The transition to PCIe 6.0 storage is gathering pace as controller makers and drive vendors outline products that combine very high throughput with unprecedented capacities. Recent announcements point to sequential reads as high as 28 GB per second and design envelopes that scale to as much as 512 terabytes per drive. Early adoption will focus on cloud and AI infrastructure, with hyperscalers looking to reduce latency and power per bit while feeding compute clusters more efficiently.
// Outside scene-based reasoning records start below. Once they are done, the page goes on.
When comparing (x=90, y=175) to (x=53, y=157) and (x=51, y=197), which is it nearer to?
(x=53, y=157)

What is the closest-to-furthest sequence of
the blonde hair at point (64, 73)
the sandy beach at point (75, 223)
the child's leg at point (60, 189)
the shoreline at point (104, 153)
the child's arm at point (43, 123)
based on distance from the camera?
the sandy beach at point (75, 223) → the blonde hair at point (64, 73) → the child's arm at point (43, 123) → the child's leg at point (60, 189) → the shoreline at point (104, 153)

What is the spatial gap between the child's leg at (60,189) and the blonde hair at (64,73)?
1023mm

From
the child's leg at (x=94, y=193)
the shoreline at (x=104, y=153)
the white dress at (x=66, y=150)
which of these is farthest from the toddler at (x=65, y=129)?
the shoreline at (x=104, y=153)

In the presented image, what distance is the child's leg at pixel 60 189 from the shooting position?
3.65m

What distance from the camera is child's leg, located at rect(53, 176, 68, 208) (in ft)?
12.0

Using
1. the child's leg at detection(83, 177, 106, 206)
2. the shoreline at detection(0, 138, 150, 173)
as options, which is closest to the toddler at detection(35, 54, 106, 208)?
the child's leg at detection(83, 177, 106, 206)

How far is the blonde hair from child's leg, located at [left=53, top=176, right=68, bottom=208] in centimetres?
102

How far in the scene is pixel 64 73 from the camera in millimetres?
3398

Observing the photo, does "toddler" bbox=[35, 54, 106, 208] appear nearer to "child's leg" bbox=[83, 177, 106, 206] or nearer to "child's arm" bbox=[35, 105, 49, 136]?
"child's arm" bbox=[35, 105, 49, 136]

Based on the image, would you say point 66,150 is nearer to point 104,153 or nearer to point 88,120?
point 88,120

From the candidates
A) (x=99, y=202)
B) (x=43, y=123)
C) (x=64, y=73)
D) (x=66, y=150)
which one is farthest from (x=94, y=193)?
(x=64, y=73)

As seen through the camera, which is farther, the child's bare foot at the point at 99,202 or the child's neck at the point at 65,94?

Silicon Motion detailed its MonTitan SM8466 enterprise controller during the Future of Memory and Storage events this summer. The company targets a PCIe 6.0 x4 interface and 16 NAND channels, enabling up to 28 GB per second of sequential read bandwidth and around 7 million random IOPS. The controller architecture supports NVMe 2.0 class features and is designed for capacities up to 512 TB, which places it squarely in hyperscale and cloud storage territory rather than consumer desktops. Analysts expect silicon partners to bring SSDs based on this controller to market over the next product cycles for AI servers and storage nodes.
Micron has already shown working PCIe 6.0 hardware on the drive side. Its data center grade 9650 SSD was introduced as the first PCIe Gen6 unit with up to 28 GB per second sequential reads and up to 14 GB per second sequential writes. Micron positions the 9650 for AI training and inference back ends and pairs the drive with networking and retimer components to validate end to end PCIe 6 interoperability. The company’s product pages and investor materials corroborate the claimed performance and target markets, and independent trade coverage notes that the initial capacities top out well below 512 TB since Micron’s device is focused on performance and latency.
A second thread involves South Korean controller vendor FADU, which unveiled its Sierra FC6161 PCIe Gen6 controller with headline specifications that mirror the 28 GB per second read target while keeping power draw under roughly 9 watts and enabling theoretical capacities up to 512 TB depending on the NAND configuration. Press and industry coverage around FADU’s tenth anniversary and conference keynotes indicates the firm has secured mass production agreements with two of the largest hyperscalers. Although FADU did not publicly name those customers, reporting and event appearances have led to speculation that Meta could be among the first to deploy the technology. VideocardzTechRadar
For end users, PCIe 6.0 SSDs will not arrive in consumer PCs soon. Multiple outlets note that controller cost, thermals, and platform readiness make PCIe 6.0 a data center story for the near term. Client systems will continue to standardize on PCIe 4.0 and 5.0 while server boards and AI accelerators absorb the first wave of PCIe 6.0 storage to alleviate I/O bottlenecks.
The broader context is familiar. Every PCIe generation has doubled per-lane bandwidth, and Gen6 uses PAM4 signaling to achieve 64 gigatransfers per second per lane, which allows an x4 drive to approach the 28 GB per second class speeds vendors are now quoting. Pairing that bandwidth with larger channel counts and more advanced error correction is what enables controller makers to talk about extremely high capacities, even if initial shipping products will prioritize balanced performance points for AI and cloud workloads. Micron’s early lead with a shipping Gen6 device and FADU and Silicon Motion’s roadmaps suggest that real deployments will scale through 2026 and beyond inside large data centers, with consumer adoption remaining a longer term prospect.